• **Task details**
Copy all the material that follows, keeping every character the same.
----- Entries provided
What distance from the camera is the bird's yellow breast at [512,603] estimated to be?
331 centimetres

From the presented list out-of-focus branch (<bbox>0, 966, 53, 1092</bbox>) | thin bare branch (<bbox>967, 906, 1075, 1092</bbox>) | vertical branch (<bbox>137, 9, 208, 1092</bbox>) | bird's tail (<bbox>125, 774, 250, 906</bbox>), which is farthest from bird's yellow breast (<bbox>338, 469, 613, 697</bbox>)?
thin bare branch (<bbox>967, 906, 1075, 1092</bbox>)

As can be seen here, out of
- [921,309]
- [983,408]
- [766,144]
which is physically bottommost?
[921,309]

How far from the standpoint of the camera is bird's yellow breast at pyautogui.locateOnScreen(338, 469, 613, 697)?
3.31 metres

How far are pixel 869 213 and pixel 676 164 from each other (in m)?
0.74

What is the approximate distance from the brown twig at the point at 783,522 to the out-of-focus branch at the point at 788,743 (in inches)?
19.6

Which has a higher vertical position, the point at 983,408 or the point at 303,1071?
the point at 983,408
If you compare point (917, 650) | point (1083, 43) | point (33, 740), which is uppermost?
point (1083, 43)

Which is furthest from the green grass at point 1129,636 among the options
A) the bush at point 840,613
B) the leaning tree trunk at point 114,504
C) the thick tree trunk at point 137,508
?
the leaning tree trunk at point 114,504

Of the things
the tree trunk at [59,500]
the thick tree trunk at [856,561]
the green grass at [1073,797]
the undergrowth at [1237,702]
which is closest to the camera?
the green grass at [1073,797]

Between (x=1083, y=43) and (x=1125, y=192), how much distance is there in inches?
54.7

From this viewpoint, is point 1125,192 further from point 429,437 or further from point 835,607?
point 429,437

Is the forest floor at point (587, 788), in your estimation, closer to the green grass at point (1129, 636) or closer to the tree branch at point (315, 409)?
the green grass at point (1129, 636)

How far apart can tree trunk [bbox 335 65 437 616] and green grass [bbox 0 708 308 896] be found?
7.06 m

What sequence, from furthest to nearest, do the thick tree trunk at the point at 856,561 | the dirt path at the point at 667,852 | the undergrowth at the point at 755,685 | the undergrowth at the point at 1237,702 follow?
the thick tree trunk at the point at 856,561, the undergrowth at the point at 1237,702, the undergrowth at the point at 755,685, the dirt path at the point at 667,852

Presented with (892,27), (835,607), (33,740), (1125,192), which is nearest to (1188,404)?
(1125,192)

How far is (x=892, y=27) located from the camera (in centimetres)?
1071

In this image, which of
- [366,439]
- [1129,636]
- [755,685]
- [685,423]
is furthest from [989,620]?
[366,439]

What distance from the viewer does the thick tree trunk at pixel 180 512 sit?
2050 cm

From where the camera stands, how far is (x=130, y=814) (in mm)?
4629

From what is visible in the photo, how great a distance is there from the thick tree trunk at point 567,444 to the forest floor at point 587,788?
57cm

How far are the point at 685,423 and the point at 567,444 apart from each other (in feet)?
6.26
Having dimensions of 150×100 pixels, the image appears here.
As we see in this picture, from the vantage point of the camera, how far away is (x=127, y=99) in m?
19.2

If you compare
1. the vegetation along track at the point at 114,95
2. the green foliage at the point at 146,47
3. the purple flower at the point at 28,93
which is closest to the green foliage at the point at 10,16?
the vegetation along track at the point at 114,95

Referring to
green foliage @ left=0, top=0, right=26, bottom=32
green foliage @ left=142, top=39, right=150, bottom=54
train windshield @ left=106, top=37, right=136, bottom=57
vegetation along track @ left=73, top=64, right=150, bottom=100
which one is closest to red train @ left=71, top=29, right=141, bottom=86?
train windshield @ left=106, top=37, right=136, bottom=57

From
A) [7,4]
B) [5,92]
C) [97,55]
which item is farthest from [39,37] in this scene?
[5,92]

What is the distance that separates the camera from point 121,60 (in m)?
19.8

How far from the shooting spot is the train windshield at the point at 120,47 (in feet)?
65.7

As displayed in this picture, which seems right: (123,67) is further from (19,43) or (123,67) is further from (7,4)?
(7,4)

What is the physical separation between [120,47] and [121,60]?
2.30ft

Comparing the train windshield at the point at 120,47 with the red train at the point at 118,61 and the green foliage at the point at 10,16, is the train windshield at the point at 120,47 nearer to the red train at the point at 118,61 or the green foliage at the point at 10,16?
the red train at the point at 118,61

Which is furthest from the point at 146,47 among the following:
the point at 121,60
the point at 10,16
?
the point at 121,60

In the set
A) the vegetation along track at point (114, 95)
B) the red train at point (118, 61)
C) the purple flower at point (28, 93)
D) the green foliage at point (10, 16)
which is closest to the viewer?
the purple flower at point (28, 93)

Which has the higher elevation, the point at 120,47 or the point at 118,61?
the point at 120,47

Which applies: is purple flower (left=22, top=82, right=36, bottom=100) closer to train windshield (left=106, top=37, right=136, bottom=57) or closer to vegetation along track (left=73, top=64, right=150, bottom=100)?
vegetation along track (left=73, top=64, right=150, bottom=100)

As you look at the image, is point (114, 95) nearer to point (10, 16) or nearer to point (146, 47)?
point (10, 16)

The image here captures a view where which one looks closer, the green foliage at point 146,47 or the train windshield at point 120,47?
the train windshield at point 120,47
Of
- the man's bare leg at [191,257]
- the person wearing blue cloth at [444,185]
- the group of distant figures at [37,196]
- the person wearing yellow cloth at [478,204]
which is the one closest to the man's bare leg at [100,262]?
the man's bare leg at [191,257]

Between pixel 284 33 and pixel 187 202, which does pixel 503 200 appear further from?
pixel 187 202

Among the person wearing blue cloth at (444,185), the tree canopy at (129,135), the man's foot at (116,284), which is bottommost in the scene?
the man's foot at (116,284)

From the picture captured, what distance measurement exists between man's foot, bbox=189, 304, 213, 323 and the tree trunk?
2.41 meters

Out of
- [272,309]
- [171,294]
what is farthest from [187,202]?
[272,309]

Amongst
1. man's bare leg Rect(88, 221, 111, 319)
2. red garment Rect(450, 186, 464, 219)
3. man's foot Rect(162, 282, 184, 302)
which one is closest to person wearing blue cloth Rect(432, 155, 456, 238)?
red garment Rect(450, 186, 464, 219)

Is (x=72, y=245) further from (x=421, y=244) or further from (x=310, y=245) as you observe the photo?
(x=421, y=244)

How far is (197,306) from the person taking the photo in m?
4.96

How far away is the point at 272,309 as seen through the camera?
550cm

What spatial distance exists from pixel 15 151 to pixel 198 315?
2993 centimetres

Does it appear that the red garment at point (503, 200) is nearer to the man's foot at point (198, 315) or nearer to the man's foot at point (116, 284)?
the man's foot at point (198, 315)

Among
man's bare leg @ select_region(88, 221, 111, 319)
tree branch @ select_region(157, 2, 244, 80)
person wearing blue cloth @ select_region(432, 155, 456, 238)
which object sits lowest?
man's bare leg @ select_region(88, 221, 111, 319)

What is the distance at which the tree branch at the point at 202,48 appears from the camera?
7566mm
----------
• **Worked solution**
What distance from the camera is the bird's yellow breast at [512,603] estimated to be?
331 centimetres

From the presented list out-of-focus branch (<bbox>0, 966, 53, 1092</bbox>) | thin bare branch (<bbox>967, 906, 1075, 1092</bbox>) | vertical branch (<bbox>137, 9, 208, 1092</bbox>) | bird's tail (<bbox>125, 774, 250, 906</bbox>), which is farthest from bird's yellow breast (<bbox>338, 469, 613, 697</bbox>)?
thin bare branch (<bbox>967, 906, 1075, 1092</bbox>)

As can be seen here, out of
- [921,309]
- [983,408]
- [766,144]
which is physically bottommost?
[921,309]

How far from the standpoint of the camera is bird's yellow breast at pyautogui.locateOnScreen(338, 469, 613, 697)?
3.31 metres

How far are pixel 869 213 and pixel 676 164 from each other (in m)?
0.74

What is the approximate distance from the brown twig at the point at 783,522 to the out-of-focus branch at the point at 788,743 (in inches)?
19.6

Which has a higher vertical position, the point at 983,408 or the point at 303,1071?
the point at 983,408
If you compare point (917, 650) | point (1083, 43) | point (33, 740), which is uppermost?
point (1083, 43)

Which is furthest from the green grass at point 1129,636 among the options
A) the bush at point 840,613
B) the leaning tree trunk at point 114,504
C) the thick tree trunk at point 137,508
?
the leaning tree trunk at point 114,504

Of the things
the tree trunk at [59,500]
the thick tree trunk at [856,561]
the green grass at [1073,797]
the undergrowth at [1237,702]
which is closest to the camera?
the green grass at [1073,797]

Between (x=1083, y=43) and (x=1125, y=192), how much distance is there in inches?
54.7

From this viewpoint, is point 1125,192 further from point 429,437 or further from point 835,607?
point 429,437

Is the forest floor at point (587, 788), in your estimation, closer to the green grass at point (1129, 636) or closer to the tree branch at point (315, 409)?
the green grass at point (1129, 636)

How far apart can tree trunk [bbox 335 65 437 616] and green grass [bbox 0 708 308 896] be found?
7.06 m

What sequence, from furthest to nearest, do the thick tree trunk at the point at 856,561 | the dirt path at the point at 667,852 | the undergrowth at the point at 755,685 | the undergrowth at the point at 1237,702 follow?
the thick tree trunk at the point at 856,561, the undergrowth at the point at 1237,702, the undergrowth at the point at 755,685, the dirt path at the point at 667,852

Presented with (892,27), (835,607), (33,740), (1125,192), which is nearest to (1188,404)?
(1125,192)

How far is (x=892, y=27) located from the camera (in centimetres)?
1071

In this image, which of
- [366,439]
- [1129,636]
- [755,685]
- [685,423]
is furthest from [989,620]?
[366,439]

What distance from the viewer does the thick tree trunk at pixel 180 512 sit?
2050 cm

From where the camera stands, how far is (x=130, y=814) (in mm)?
4629

From what is visible in the photo, how great a distance is there from the thick tree trunk at point 567,444 to the forest floor at point 587,788?
57cm

How far are the point at 685,423 and the point at 567,444 apart from each other (in feet)?
6.26
Having dimensions of 150×100 pixels, the image appears here.
As we see in this picture, from the vantage point of the camera, how far away is (x=127, y=99) in m?
19.2

If you compare
1. the vegetation along track at the point at 114,95
2. the green foliage at the point at 146,47
3. the purple flower at the point at 28,93
which is closest to the green foliage at the point at 10,16?
the vegetation along track at the point at 114,95

Referring to
green foliage @ left=0, top=0, right=26, bottom=32
green foliage @ left=142, top=39, right=150, bottom=54
train windshield @ left=106, top=37, right=136, bottom=57
vegetation along track @ left=73, top=64, right=150, bottom=100
which one is closest to red train @ left=71, top=29, right=141, bottom=86?
train windshield @ left=106, top=37, right=136, bottom=57

From
A) [7,4]
B) [5,92]
C) [97,55]
which item is farthest from [39,37] in this scene?
[5,92]

What is the distance that separates the camera from point 121,60 (in m)?
19.8

How far from the shooting spot is the train windshield at the point at 120,47 (in feet)?
65.7

As displayed in this picture, which seems right: (123,67) is further from (19,43) or (123,67) is further from (7,4)?
(7,4)

What is the physical separation between [120,47] and [121,60]?
2.30ft

Comparing the train windshield at the point at 120,47 with the red train at the point at 118,61 and the green foliage at the point at 10,16, is the train windshield at the point at 120,47 nearer to the red train at the point at 118,61 or the green foliage at the point at 10,16?
the red train at the point at 118,61

Which is furthest from the point at 146,47 among the following:
the point at 121,60
the point at 10,16
?
the point at 121,60

In the set
A) the vegetation along track at point (114, 95)
B) the red train at point (118, 61)
C) the purple flower at point (28, 93)
D) the green foliage at point (10, 16)
which is closest to the viewer?
the purple flower at point (28, 93)

Which has the higher elevation, the point at 120,47 or the point at 118,61?
the point at 120,47

Which applies: is purple flower (left=22, top=82, right=36, bottom=100) closer to train windshield (left=106, top=37, right=136, bottom=57) or closer to vegetation along track (left=73, top=64, right=150, bottom=100)?
vegetation along track (left=73, top=64, right=150, bottom=100)

As you look at the image, is point (114, 95) nearer to point (10, 16) or nearer to point (146, 47)?
point (10, 16)

The image here captures a view where which one looks closer, the green foliage at point 146,47 or the train windshield at point 120,47?
the train windshield at point 120,47
Of
- the man's bare leg at [191,257]
- the person wearing blue cloth at [444,185]
- the group of distant figures at [37,196]
- the person wearing yellow cloth at [478,204]
which is the one closest to the man's bare leg at [100,262]?
the man's bare leg at [191,257]

Between pixel 284 33 and pixel 187 202, which does pixel 503 200 appear further from?
pixel 187 202

Among the person wearing blue cloth at (444,185), the tree canopy at (129,135), the man's foot at (116,284), which is bottommost in the scene?
the man's foot at (116,284)

From the picture captured, what distance measurement exists between man's foot, bbox=189, 304, 213, 323 and the tree trunk?
2.41 meters

Out of
- [272,309]
- [171,294]
what is farthest from [187,202]?
[272,309]

Amongst
1. man's bare leg Rect(88, 221, 111, 319)
2. red garment Rect(450, 186, 464, 219)
3. man's foot Rect(162, 282, 184, 302)
which one is closest to person wearing blue cloth Rect(432, 155, 456, 238)?
red garment Rect(450, 186, 464, 219)

Is (x=72, y=245) further from (x=421, y=244) or further from (x=310, y=245) as you observe the photo?
(x=421, y=244)

How far is (197,306) from the person taking the photo in m?
4.96

How far away is the point at 272,309 as seen through the camera?
550cm

What spatial distance exists from pixel 15 151 to pixel 198 315?
2993 centimetres

Does it appear that the red garment at point (503, 200) is nearer to the man's foot at point (198, 315) or nearer to the man's foot at point (116, 284)?
the man's foot at point (198, 315)

Among
man's bare leg @ select_region(88, 221, 111, 319)
tree branch @ select_region(157, 2, 244, 80)
person wearing blue cloth @ select_region(432, 155, 456, 238)
which object sits lowest?
man's bare leg @ select_region(88, 221, 111, 319)

What is the distance at which the tree branch at the point at 202,48 appears from the camera?
7566mm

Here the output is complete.